Nouvelle censure guidée par la régle du « politiquement correct », elle-même soumise à la régle de la rentabilité économique (nous le savons maintenant : la TV sert à vider les cerveaux pour les remplir de messages publicitaires, donc un cerveau devient un simple récipient à la disposition des commerçants) .
Autre bastion de liberté : le livre .
Le livre, celui où l’auteur y met ses tripes, sa pensée, ses années, s’expose et donne ; ce livre-là est un espace de liberté dans lequel le lecteur trouvera une respiration, un espace de mutation et d’évolution.

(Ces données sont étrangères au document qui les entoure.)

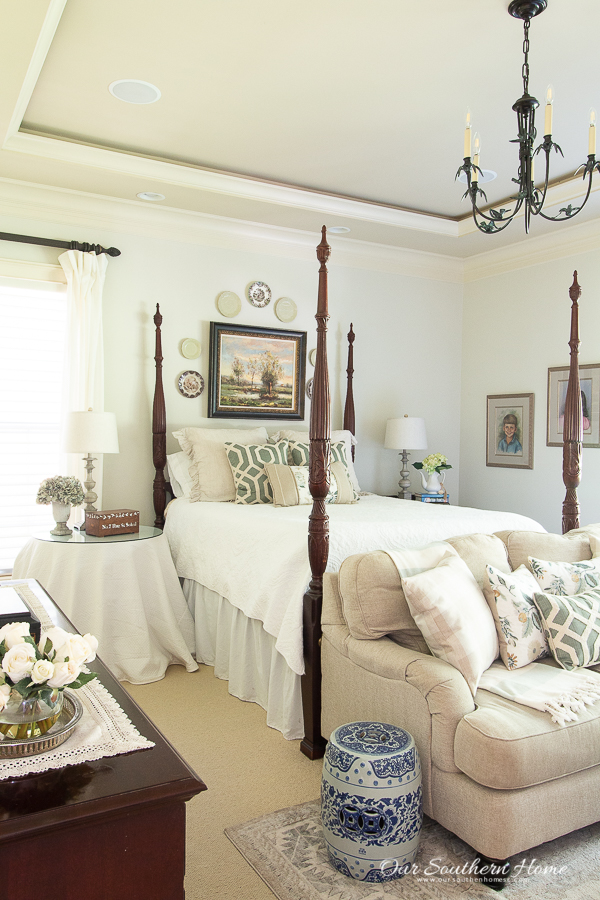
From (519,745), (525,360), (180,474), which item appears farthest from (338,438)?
(519,745)

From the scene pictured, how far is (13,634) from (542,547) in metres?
2.33

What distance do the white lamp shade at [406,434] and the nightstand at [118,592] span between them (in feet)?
7.17

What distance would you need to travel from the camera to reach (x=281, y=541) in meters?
3.09

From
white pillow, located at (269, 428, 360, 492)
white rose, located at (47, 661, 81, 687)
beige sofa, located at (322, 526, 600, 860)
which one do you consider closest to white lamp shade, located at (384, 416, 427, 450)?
white pillow, located at (269, 428, 360, 492)

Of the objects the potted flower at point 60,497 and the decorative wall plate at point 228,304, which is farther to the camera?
the decorative wall plate at point 228,304

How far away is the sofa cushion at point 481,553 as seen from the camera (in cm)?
273

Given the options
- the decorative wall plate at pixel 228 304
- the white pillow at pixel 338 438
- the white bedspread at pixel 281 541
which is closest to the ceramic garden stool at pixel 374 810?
the white bedspread at pixel 281 541

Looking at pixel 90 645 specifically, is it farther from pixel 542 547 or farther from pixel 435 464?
pixel 435 464

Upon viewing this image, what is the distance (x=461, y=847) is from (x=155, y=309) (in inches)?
142

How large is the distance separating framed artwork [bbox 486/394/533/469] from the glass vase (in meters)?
4.53

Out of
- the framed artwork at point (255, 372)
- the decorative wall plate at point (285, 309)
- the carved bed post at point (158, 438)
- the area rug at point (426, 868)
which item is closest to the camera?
the area rug at point (426, 868)

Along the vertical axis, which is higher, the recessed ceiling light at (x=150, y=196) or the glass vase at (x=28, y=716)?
the recessed ceiling light at (x=150, y=196)

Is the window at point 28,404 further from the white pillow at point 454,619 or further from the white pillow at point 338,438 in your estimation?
the white pillow at point 454,619

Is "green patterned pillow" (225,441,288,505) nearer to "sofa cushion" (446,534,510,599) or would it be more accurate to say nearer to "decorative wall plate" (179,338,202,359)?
"decorative wall plate" (179,338,202,359)
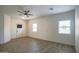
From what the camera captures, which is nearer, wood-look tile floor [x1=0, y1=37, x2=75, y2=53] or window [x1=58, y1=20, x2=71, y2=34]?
wood-look tile floor [x1=0, y1=37, x2=75, y2=53]

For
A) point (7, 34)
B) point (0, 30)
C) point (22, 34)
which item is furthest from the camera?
point (7, 34)

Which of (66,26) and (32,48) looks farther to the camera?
(66,26)

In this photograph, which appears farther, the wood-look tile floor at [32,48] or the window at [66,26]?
the window at [66,26]

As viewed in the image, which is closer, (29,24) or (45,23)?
(29,24)

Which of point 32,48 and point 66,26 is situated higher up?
point 66,26

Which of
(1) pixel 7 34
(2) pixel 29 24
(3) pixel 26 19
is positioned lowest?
(1) pixel 7 34

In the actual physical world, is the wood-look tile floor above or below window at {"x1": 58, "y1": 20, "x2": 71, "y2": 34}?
below

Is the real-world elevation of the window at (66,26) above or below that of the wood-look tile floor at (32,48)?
above
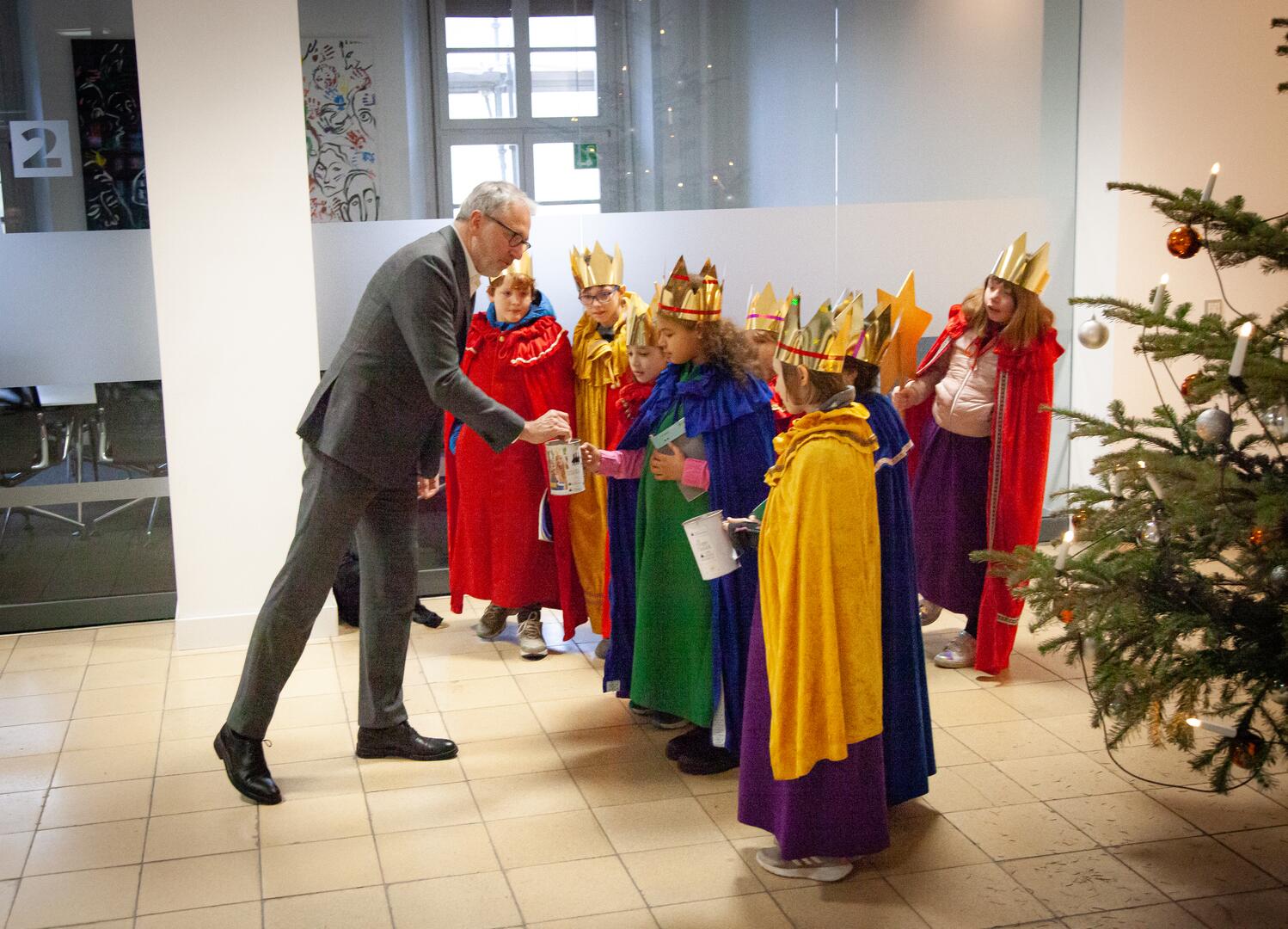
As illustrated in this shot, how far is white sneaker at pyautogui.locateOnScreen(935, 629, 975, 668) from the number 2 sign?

Je pense que les expériences de mutation -c’est-à-dire, déjouer ce qui est déterminé, permettre du nouveau dans une vie, une perspective inattendue, échapper à ce qui était écrit d’avance, sont possibles grâce à trois événements sous forme de rencontre :
- la rencontre amoureuse ;
- la rencontre avec un ou des livres ;
- la rencontre avec la psychanalyse.
Dans ce sens, des manifestations telles que le Salon du Livre de Colmar revêtent une importance considérable en regard de la liberté. En effet pas de liberté sans livres et sans culture. Pas de liberté sans la contrainte de la culture : penser ex nihilo (nouvelle tarte à la créme de l’Education Nationale qui donne priorité à l’expérience de l’enfant comme valeur sacrée, sans l’inscrire dans un discours préalable) n’existe évidemment pas, tout comme désirer sans la contrainte du manque et de la Loi n’existe pas .
Je pense que la liberté et la culture constituent la matrice de la pensée qu’il faut défendre avec force pour faire barrage à l’archaïsme pulsionnel particuliérement actif dans les nombreux retours à la barbarie de notre monde dit « moderne ».